You have to realize that what they’re trying to do is to roll back the Enlightenment, roll back the moral philosophy and social values of classical political economy and its culmination in Progressive Era legislation, as well as the New Deal institutions. They’re not trying to make the economy more equal, and they’re not trying to share power. Their greed is (as Aristotle noted) infinite. So what you find to be a violation of traditional values is a re-assertion of pre-industrial, feudal values. The economy is being set back on the road to debt peonage. The Road to Serfdom is not government sponsorship of economic progress and rising living standards, it’s the dismantling of government, the dissolution of regulatory agencies, to create a new feudal-type elite.

The former Soviet Union provides a model of what the neoliberals would like to create. Not only in Russia but also in the Baltic States and other former Soviet republics, they created local kleptocracies, Pinochet-style. In Russia, the kleptocrats founded an explicitly Pinochetista party, the Party of Right Forces (“Right” as in right wing).

In order for the American people or any other people to assert greater control over monetary policy, they need to have a doctrine of just what a good monetary policy would be. Early in the 19th century, the followers of St. Simon in France began to develop such a policy. By the end of that century, Central Europe implemented this policy, mobilizing the banking and financial system to promote industrialization, in consultation with the government (and catalyzed by military and naval spending, to be sure). But all this has disappeared from the history of economic thought, which no longer is even taught to economics students. The Chicago Boys have succeeded in censoring any alternative to their free-market rationalization of asset stripping and economic polarization.

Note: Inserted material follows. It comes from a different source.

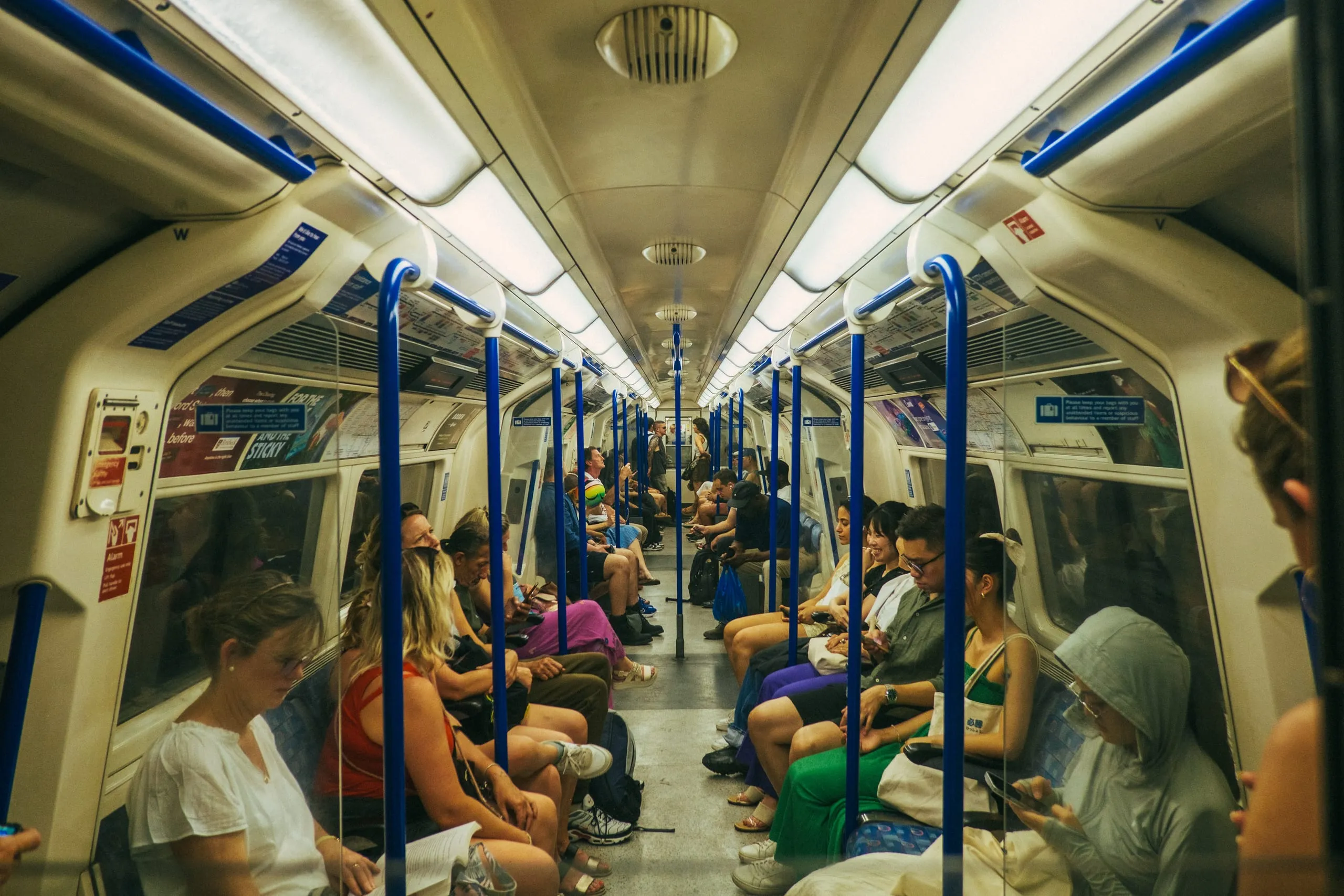 Moi and his friend exchange stairs at the end of a Victoria Line Carriage, London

My own model would be to make central banks part of the Treasury, not simply the board of directors of the rapacious commercial banking system. You mentioned Henry Liu’s writings earlier, and I think he has come to the same conclusion in his Asia Times articles.

MW: Do you see the Federal Reserve as an economic organization designed primarily to maintain order in the markets via interest rates and regulation or a political institution whose objectives are to impose an American-dominated model of capitalism on the rest of the world?

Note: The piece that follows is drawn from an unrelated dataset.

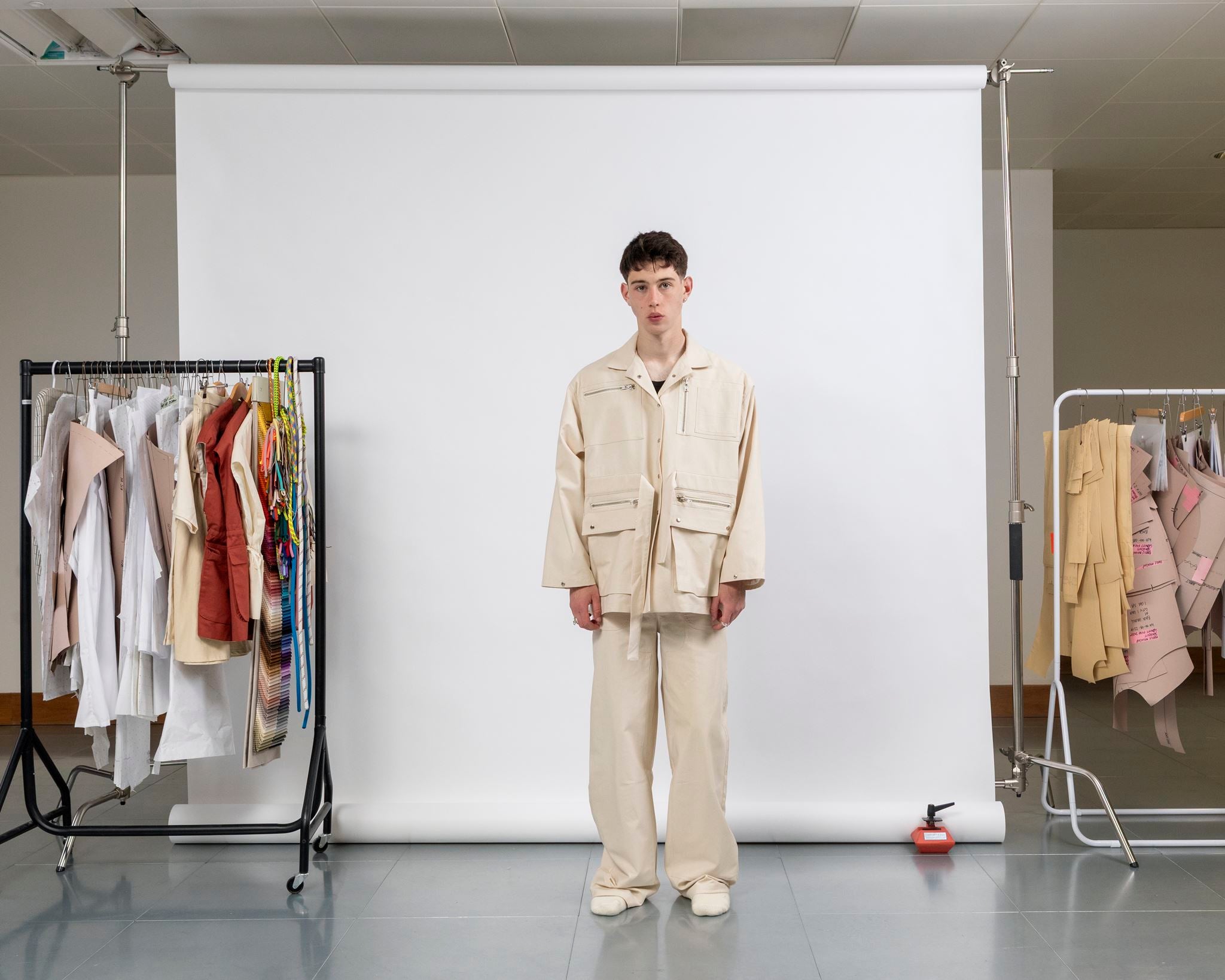 Front view of gravity field jacket in natural seeded canvas, worn loose and boxy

Michael Hudson: Surely, you jest! The Fed has turned “maintaining order” into a euphemism for consolidating power by the financial sector and the FIRE sector generally (Finance, Insurance and Real Estate) over the “real” economy of production and consumption. Its leaders see their job as being to act on behalf of the commercial banking system to enable it to make money off the rest of the economy. It acts as the Board of Directors to fight regulation, to support Wall Street, to block any revival of anti-usury laws, to promote “free markets” almost indistinguishable from outright financial fraud, to decriminalize bad behavior -- and most of all to inflate the price of property relative to the wages of labor and even relative to the profits of industry.

The Fed’s job is not really to impose the Washington Consensus on the rest of the world. That’s the job of the World Bank and IMF, coordinated via the Treasury (viz. Robert Rubin under Clinton most notoriously) and AID, along with the covert actions of the CIA and the National Endowment for Democracy. You don’t need monetary policy to do this -- only massive bribery. Only call it “lobbying” and the promotion of democratic values -- values to fight government power to regulate or control finance across the world. Financial power is inherently cosmopolitan and, as such, antagonistic to the power of national governments.

The Fed and other government agencies, Wall Street and the rest of the economy form part of an overall system. Each agency must be viewed in the context of this system and its dynamics -- and these dynamics are polarizing, above all from financial causes. So we are back to the “magic of compound interest,” now expanded to include “free” credit creation and arbitraging.

The problem is that none of this appears in the academic curriculum. And the silence of the major media to address it or even to acknowledge it means that it is invisible except to the beneficiaries who are running the system.